La Luna è fatta per molti aspetti come la Terra: ci sono fiumi, laghi, campagne, castelli, in tutto simili (anche se più grandi) a quelli che sono sulla Terra. Essa è però una sorta di mondo rovesciato, perché “ciò che si perde qua, là si raguna”, cioè quel che va perduto sulla terra lo si ritrova lassù. A un certo punto i due giungono in un luogo in cui è raccolta una quantità enorme di ampolle, piene di un liquido leggero, che evapora con facilità: si tratta del senno perduto dagli uomini, che tuttavia ritengono di possederne tanto. Qui si trova anche il senno di Orlando, che Astolfo può recuperare. Ne approfitta per recuperare anche il suo e lo inala dall’ampolla in cui è contenuto.

Il testo riportato può essere suddiviso in quattro parti: la descrizione del paesaggio lunare e di quello terrestre; l’elenco degli oggetti perduti sulla terra; la scoperta della montagna del senno; il recupero del senno perduto.

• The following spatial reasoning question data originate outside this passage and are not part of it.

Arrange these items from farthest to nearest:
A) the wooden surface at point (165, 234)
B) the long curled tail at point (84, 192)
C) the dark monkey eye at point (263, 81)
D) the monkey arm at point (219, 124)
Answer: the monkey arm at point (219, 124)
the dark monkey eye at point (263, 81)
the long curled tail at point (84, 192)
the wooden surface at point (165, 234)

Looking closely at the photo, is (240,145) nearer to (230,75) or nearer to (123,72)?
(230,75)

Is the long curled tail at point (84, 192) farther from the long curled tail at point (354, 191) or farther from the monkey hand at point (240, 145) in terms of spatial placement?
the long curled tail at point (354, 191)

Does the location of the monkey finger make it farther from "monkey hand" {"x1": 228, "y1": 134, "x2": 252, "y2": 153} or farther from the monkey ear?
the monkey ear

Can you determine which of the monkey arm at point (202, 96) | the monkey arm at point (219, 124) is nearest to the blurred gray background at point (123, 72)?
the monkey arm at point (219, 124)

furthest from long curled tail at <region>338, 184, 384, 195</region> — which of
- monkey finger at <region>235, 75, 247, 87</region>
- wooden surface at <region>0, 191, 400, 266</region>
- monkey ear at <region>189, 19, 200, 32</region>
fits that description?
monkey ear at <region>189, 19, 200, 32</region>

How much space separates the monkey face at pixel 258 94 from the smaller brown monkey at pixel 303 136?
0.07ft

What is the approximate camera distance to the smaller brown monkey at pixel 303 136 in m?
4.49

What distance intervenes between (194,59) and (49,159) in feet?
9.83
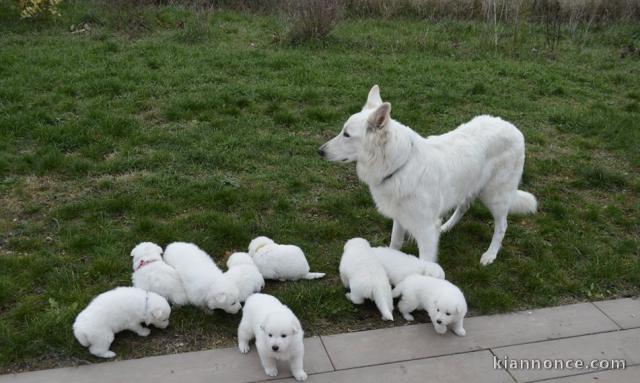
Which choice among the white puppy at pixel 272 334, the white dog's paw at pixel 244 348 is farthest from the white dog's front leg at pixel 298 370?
the white dog's paw at pixel 244 348

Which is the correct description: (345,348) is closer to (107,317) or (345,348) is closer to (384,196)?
(384,196)

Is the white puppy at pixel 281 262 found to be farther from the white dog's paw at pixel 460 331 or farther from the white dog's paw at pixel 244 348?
the white dog's paw at pixel 460 331

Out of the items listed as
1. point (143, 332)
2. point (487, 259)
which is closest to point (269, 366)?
point (143, 332)

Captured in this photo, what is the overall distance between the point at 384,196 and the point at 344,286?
0.84 m

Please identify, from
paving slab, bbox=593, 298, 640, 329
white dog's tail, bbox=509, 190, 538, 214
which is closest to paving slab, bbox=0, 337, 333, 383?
paving slab, bbox=593, 298, 640, 329

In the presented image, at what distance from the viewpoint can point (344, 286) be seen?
490 centimetres

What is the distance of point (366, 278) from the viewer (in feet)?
14.8

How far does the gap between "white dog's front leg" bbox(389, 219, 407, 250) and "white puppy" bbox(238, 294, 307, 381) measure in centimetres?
169

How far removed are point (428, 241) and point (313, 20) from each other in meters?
7.13

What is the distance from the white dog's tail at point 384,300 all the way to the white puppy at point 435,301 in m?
0.12

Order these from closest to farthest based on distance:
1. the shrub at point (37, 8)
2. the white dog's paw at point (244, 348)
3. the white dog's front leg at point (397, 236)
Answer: the white dog's paw at point (244, 348) < the white dog's front leg at point (397, 236) < the shrub at point (37, 8)

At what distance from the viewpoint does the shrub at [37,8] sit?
34.8 feet

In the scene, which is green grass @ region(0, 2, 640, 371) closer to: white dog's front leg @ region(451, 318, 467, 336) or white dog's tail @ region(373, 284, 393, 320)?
white dog's tail @ region(373, 284, 393, 320)

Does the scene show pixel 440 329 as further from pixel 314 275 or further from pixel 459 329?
pixel 314 275
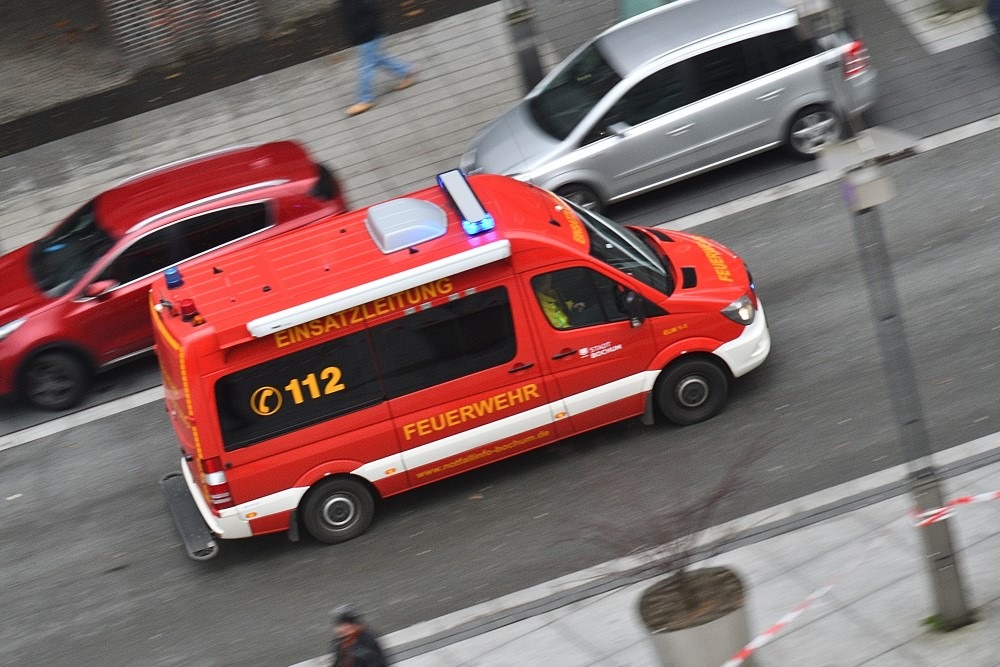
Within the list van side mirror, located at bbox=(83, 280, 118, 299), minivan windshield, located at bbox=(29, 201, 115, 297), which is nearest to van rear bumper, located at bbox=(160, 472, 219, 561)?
van side mirror, located at bbox=(83, 280, 118, 299)

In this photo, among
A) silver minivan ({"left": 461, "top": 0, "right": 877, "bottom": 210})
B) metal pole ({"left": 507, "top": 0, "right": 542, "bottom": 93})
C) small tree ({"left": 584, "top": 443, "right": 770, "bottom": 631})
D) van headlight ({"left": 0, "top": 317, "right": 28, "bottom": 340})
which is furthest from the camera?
metal pole ({"left": 507, "top": 0, "right": 542, "bottom": 93})

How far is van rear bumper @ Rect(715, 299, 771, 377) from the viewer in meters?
11.4

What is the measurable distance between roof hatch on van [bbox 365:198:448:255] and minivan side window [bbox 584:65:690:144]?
4.53m

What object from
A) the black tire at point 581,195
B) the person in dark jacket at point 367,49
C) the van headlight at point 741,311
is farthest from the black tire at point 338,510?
the person in dark jacket at point 367,49

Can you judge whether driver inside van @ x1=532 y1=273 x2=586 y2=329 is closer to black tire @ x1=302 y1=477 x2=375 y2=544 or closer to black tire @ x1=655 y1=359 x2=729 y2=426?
black tire @ x1=655 y1=359 x2=729 y2=426

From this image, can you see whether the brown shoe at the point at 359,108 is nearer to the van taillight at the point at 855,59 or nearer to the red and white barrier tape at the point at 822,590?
the van taillight at the point at 855,59

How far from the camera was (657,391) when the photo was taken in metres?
11.4

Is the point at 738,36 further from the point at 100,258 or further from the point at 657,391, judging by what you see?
the point at 100,258

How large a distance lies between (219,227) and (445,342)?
4.42 m

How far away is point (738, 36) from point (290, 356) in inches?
287

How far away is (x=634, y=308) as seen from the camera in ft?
36.3

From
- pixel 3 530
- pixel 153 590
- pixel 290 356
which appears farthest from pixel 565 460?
pixel 3 530

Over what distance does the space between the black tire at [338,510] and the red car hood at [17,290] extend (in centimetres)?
459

La follia e la vanità delle illusioni umane

Il tema della follia è centrale: essa consiste nell’attribuire eccessiva importanza alle tante vanità della vita, che gli uomini inseguono scambiando i loro sogni con la realtà. Così la luna rappresenta metaforicamente il luogo dove si raccoglie tutto ciò che si getta via sulla terra. 

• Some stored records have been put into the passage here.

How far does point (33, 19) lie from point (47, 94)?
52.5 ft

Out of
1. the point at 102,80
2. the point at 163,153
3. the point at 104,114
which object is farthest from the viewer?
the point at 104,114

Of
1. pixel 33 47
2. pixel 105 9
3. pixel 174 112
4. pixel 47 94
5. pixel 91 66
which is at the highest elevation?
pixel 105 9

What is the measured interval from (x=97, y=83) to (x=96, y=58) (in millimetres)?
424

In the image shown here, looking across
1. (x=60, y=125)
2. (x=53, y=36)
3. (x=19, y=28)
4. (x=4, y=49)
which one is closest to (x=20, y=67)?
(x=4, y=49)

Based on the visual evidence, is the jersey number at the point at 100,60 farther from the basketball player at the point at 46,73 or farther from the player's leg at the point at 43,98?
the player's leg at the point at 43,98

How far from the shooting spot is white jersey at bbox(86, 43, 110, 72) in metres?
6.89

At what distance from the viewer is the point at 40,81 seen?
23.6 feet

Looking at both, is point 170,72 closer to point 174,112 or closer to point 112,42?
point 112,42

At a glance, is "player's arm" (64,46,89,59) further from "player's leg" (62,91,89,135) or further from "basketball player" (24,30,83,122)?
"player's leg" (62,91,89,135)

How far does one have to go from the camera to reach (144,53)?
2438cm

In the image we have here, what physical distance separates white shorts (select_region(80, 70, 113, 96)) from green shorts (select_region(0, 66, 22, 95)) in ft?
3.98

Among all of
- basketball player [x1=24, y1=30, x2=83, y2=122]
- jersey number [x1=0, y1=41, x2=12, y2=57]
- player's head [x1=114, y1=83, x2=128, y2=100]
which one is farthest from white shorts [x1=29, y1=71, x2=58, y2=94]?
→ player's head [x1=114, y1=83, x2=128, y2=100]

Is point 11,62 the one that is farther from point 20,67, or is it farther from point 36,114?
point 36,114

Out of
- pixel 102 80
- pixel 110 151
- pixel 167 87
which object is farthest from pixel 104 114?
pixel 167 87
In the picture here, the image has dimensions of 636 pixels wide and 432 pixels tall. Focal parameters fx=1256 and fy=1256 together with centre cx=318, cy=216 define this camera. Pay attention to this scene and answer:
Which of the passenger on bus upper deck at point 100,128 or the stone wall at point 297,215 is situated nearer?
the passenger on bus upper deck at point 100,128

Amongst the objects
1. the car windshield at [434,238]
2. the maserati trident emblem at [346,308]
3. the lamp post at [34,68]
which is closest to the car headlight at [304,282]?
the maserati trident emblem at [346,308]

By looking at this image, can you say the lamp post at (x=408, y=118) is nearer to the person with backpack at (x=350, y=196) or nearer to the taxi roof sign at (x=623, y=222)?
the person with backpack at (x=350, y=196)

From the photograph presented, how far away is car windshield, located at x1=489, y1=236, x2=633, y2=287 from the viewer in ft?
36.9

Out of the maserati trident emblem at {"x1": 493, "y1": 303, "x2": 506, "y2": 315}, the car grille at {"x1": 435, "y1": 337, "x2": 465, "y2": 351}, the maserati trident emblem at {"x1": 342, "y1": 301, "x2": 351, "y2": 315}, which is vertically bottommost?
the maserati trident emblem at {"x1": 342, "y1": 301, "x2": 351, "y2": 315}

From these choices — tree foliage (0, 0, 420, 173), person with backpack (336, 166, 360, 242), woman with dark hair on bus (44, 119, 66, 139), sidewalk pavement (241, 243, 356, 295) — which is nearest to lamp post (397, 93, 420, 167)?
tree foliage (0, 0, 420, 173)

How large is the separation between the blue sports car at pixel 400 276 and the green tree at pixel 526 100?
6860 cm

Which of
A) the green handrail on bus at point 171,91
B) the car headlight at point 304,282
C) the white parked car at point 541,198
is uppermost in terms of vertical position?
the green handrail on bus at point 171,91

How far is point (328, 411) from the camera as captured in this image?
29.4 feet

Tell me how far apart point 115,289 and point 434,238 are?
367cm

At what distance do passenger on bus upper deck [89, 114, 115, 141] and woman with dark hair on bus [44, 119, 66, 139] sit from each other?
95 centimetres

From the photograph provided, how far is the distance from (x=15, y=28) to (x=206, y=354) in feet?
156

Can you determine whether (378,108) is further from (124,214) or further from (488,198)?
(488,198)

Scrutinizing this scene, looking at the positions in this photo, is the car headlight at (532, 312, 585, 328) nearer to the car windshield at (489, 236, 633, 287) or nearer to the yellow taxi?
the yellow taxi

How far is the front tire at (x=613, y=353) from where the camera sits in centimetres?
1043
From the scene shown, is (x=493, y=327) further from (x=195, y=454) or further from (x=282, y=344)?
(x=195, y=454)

Osservata dalla e sulla Luna la realtà umana appare illusoria. Tutti i sogni e le illusioni degli uomini finiscono sulla luna: l’effimera ricerca della felicità, l’affannoso desiderio di realizzare i propri desideri si rivela ad Astolfo come priva di senso. 

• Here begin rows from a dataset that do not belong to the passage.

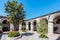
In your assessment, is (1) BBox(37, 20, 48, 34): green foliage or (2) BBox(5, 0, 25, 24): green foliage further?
(2) BBox(5, 0, 25, 24): green foliage

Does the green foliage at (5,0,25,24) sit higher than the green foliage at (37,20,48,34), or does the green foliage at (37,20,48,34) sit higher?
the green foliage at (5,0,25,24)

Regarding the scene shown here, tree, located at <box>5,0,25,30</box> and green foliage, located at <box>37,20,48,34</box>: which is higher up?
tree, located at <box>5,0,25,30</box>

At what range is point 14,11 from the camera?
18188 mm

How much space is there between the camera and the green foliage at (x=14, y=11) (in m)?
18.0

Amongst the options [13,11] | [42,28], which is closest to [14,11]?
[13,11]

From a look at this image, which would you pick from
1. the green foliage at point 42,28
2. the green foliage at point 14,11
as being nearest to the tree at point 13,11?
the green foliage at point 14,11

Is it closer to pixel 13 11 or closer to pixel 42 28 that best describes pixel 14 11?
pixel 13 11

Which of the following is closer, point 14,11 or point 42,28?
point 42,28

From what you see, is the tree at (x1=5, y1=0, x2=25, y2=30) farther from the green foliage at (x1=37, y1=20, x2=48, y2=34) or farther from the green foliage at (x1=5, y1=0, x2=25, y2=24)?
the green foliage at (x1=37, y1=20, x2=48, y2=34)

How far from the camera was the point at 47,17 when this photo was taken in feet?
72.4

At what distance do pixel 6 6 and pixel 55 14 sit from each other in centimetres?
976

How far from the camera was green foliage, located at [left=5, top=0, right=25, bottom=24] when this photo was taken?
18.0m

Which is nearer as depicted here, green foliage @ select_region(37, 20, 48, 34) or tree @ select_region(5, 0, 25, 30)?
green foliage @ select_region(37, 20, 48, 34)

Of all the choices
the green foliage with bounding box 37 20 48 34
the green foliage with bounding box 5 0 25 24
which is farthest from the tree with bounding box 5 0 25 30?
the green foliage with bounding box 37 20 48 34
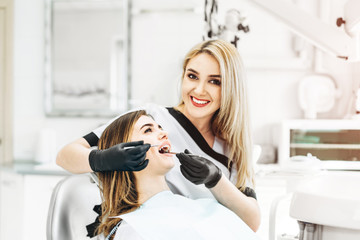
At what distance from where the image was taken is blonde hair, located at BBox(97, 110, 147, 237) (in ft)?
2.99

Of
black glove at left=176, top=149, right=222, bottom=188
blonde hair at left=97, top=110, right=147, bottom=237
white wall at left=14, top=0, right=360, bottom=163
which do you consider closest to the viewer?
black glove at left=176, top=149, right=222, bottom=188

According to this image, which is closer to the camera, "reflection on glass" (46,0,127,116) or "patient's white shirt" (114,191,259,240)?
"patient's white shirt" (114,191,259,240)

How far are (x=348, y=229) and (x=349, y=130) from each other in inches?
40.7

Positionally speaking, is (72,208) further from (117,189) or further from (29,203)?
(29,203)

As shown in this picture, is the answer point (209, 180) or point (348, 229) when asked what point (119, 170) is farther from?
point (348, 229)

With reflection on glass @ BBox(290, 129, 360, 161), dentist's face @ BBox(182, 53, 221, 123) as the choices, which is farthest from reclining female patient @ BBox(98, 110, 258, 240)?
reflection on glass @ BBox(290, 129, 360, 161)

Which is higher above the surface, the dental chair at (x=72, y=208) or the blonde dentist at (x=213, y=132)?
the blonde dentist at (x=213, y=132)

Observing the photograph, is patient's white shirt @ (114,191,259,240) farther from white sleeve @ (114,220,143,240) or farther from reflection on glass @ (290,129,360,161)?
reflection on glass @ (290,129,360,161)

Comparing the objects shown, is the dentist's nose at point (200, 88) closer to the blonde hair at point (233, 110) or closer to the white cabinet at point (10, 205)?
the blonde hair at point (233, 110)

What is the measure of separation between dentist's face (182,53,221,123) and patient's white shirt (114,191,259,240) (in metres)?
0.22

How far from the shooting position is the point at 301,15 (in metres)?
0.98

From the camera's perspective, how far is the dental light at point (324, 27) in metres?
0.97

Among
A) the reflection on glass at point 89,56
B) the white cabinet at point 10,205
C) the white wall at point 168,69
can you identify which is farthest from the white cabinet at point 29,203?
the reflection on glass at point 89,56

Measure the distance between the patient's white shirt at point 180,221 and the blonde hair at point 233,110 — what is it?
11 centimetres
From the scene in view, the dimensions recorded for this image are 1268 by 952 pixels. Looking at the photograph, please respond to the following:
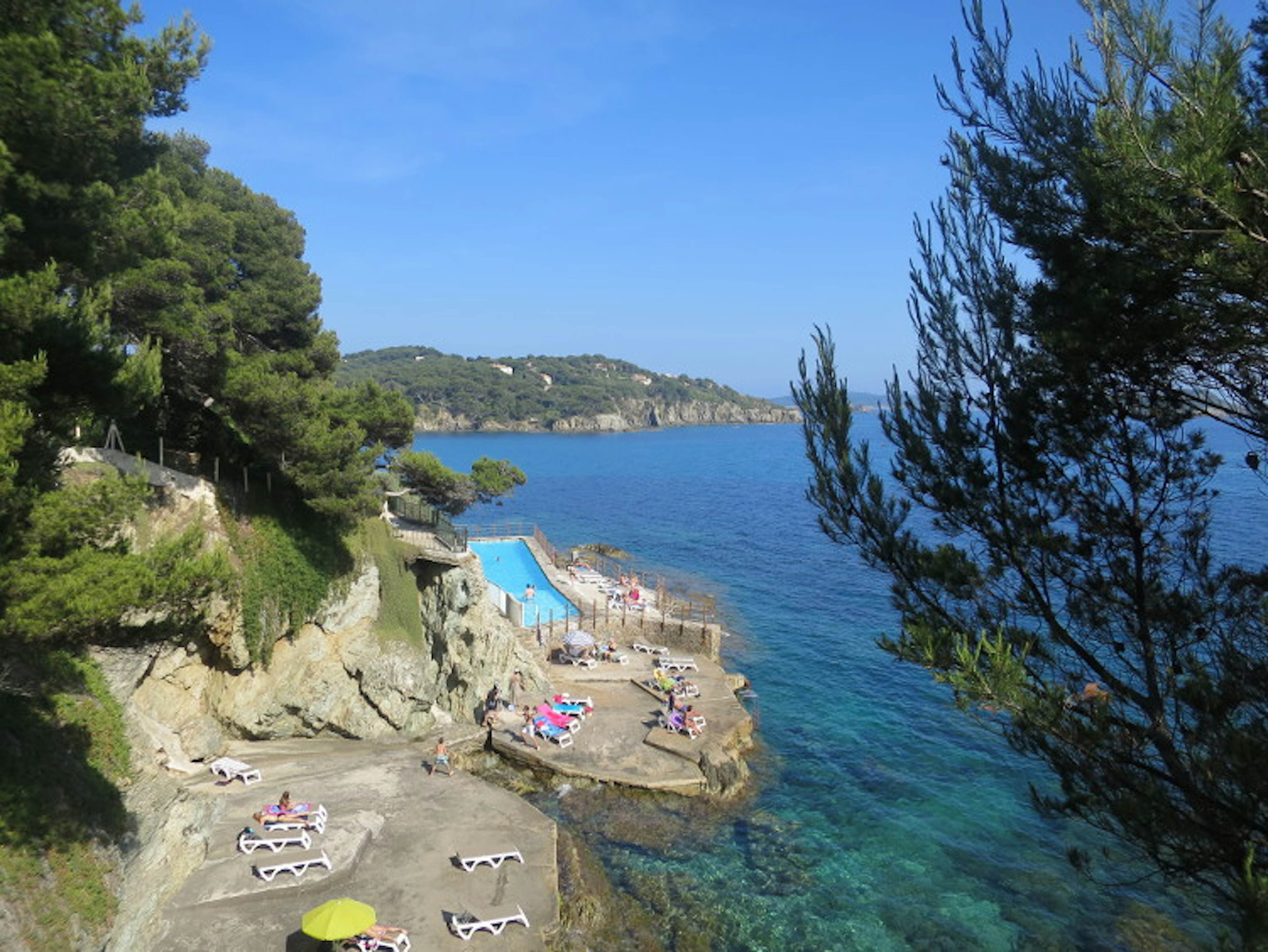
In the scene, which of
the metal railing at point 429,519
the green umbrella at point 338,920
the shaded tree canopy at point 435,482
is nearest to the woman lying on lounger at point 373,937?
the green umbrella at point 338,920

La descrizione del paesaggio lunare diventa per l’autore l’occasione per ironizzare sulla vanità delle occupazioni umane, poiché gli uomini sprecano il loro tempo e la vita inseguendo obiettivi che non raggiungono o che svaniscono presto col passare del tempo: tra questi la fama del mondo, i sospiri degli amanti, ma anche la grandezza degli imperi del passato destinati a cadere, mentre un certo disprezzo viene dimostrato verso le “magiche sciocchezze” così come più avanti verso gli “astrologhi”. Inoltre Ariosto rivolge la sua aspra ironia contro la vita delle corti, nelle quali i cortigiani si sforzano di ingraziarsi il favore dei signori attraverso ipocrite adulazioni.

Anche il senno si trova in quantità enorme sulla luna, benché gli uomini, sulla terra, ritengano di esserne molto ben forniti. L’unica cosa che manca sulla luna è invece la pazzia, che resta tutta sulla Terra e non abbandona mai gli esseri umani.

La terra vista dalla luna appare come un minuscolo “globo” che sembra assai più piccolo di quanto non appaia a noi e quasi insignificante, così come insignificanti appaiono i valori umani, visti da una prospettiva diversa e relativizzante.

Il tema della vanitas, ovvero dell’inutilità e insensatezza è ben presente nel Medioevo, che contrappone alla vuota vita terrena la vera vita, quella ultraterrena. Ariosto, tuttavia, appare ormai lontano da questa prospettiva e guarda il mondo con occhio ironico, distaccato e disincantato, unico modo per non farsi travolgere dalle futili illusioni.

Esercizi di analisi del testo

  1. Con quale mezzo e accompagnato da chi Astolfo può giungere sulla Luna?
  2. Individua le quattro sequenze in cui si può suddividere il testo e riassumile.
  3. Quali sono gli “oggetti” smarriti che si trovano sulla Luna, ammassati in una vallata?
  4. Che cosa si trova in grande quantità e che cosa invece manca sulla Luna?
  5. Quale forma assume il senno degli uomini e come Astolfo può riconoscere quello di Orlando?
  6. Quali sono i modi con cui gli uomini perdono il senno? 
  7. In che modo Astolfo riesce, temporaneamente, a recuperare il suo?
  8. Perché la follia di Orlando assume un valore simbolico?
  9. Come viene inteso da Ariosto il tema – di origine medievale – della vanitas?